Wei Ting-Ruen, Lu Senbao, Yan Yuling
School of Engineering, Santa Clara University, Santa Clara, CA 95053, USA.
Worcester Polytechnic Institute, Worcester, MA 01609, USA.
Bioengineering (Basel). 2022 Oct 5;9(10):523. doi: 10.3390/bioengineering9100523.

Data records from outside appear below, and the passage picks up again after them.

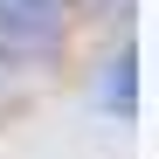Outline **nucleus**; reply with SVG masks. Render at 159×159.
<instances>
[{"instance_id": "f257e3e1", "label": "nucleus", "mask_w": 159, "mask_h": 159, "mask_svg": "<svg viewBox=\"0 0 159 159\" xmlns=\"http://www.w3.org/2000/svg\"><path fill=\"white\" fill-rule=\"evenodd\" d=\"M62 48V0H0V56L42 62Z\"/></svg>"}, {"instance_id": "f03ea898", "label": "nucleus", "mask_w": 159, "mask_h": 159, "mask_svg": "<svg viewBox=\"0 0 159 159\" xmlns=\"http://www.w3.org/2000/svg\"><path fill=\"white\" fill-rule=\"evenodd\" d=\"M97 104L111 118H131L139 111V48L131 42H118V56L104 62V76H97Z\"/></svg>"}]
</instances>
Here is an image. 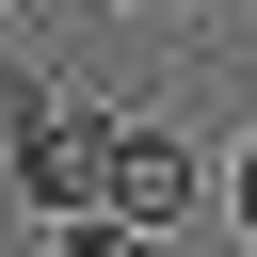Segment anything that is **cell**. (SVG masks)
Masks as SVG:
<instances>
[{
	"label": "cell",
	"mask_w": 257,
	"mask_h": 257,
	"mask_svg": "<svg viewBox=\"0 0 257 257\" xmlns=\"http://www.w3.org/2000/svg\"><path fill=\"white\" fill-rule=\"evenodd\" d=\"M112 177H128V128H112L96 96H64V128L16 161V209H32V225L80 257V241H112Z\"/></svg>",
	"instance_id": "6da1fadb"
},
{
	"label": "cell",
	"mask_w": 257,
	"mask_h": 257,
	"mask_svg": "<svg viewBox=\"0 0 257 257\" xmlns=\"http://www.w3.org/2000/svg\"><path fill=\"white\" fill-rule=\"evenodd\" d=\"M193 209H209V161H193L177 128H128V177H112V225H128V241H177Z\"/></svg>",
	"instance_id": "7a4b0ae2"
},
{
	"label": "cell",
	"mask_w": 257,
	"mask_h": 257,
	"mask_svg": "<svg viewBox=\"0 0 257 257\" xmlns=\"http://www.w3.org/2000/svg\"><path fill=\"white\" fill-rule=\"evenodd\" d=\"M48 128H64V80H48L32 48H0V177H16V161H32Z\"/></svg>",
	"instance_id": "3957f363"
},
{
	"label": "cell",
	"mask_w": 257,
	"mask_h": 257,
	"mask_svg": "<svg viewBox=\"0 0 257 257\" xmlns=\"http://www.w3.org/2000/svg\"><path fill=\"white\" fill-rule=\"evenodd\" d=\"M225 209H241V241H257V145H241V161H225Z\"/></svg>",
	"instance_id": "277c9868"
},
{
	"label": "cell",
	"mask_w": 257,
	"mask_h": 257,
	"mask_svg": "<svg viewBox=\"0 0 257 257\" xmlns=\"http://www.w3.org/2000/svg\"><path fill=\"white\" fill-rule=\"evenodd\" d=\"M80 257H177V241H128V225H112V241H80Z\"/></svg>",
	"instance_id": "5b68a950"
},
{
	"label": "cell",
	"mask_w": 257,
	"mask_h": 257,
	"mask_svg": "<svg viewBox=\"0 0 257 257\" xmlns=\"http://www.w3.org/2000/svg\"><path fill=\"white\" fill-rule=\"evenodd\" d=\"M128 16H177V0H128Z\"/></svg>",
	"instance_id": "8992f818"
},
{
	"label": "cell",
	"mask_w": 257,
	"mask_h": 257,
	"mask_svg": "<svg viewBox=\"0 0 257 257\" xmlns=\"http://www.w3.org/2000/svg\"><path fill=\"white\" fill-rule=\"evenodd\" d=\"M0 16H16V0H0Z\"/></svg>",
	"instance_id": "52a82bcc"
}]
</instances>
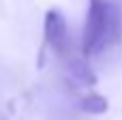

An electrocardiography system records electrical activities of the heart, and it is used to assist doctors in the diagnosis of cardiac arrhythmia such as atrial fibrillation. This study presents a fast, automated deep-learning algorithm that predicts atrial fibrillation with excellent performance (F-1 score 88.2% and accuracy 97.3%). Our approach involves the pre-processing of ECG signals, followed by an alternative representation of the signals using a spectrogram, which is then fed to a fine-tuned EfficientNet B0, a pre-trained convolution neural network model, for the classification task. Using the transfer learning approach and with fine-tuning of the EfficientNet, we optimize the model to achieve highly efficient and effective classification of the atrial fibrillation.
心电图系统记录心脏的电活动,用于辅助医生诊断心律失常,如心房颤动。本研究提出了一种快速、自动化的深度学习算法,该算法预测心房颤动的性能优异(F1分数为88.2%,准确率为97.3%)。我们的方法包括对心电图信号进行预处理,然后使用频谱图对信号进行替代表示,接着将其输入到经过微调的EfficientNet B0(一个预训练的卷积神经网络模型)中进行分类任务。通过使用迁移学习方法并对EfficientNet进行微调,我们优化了模型,以实现对心房颤动的高效且有效的分类。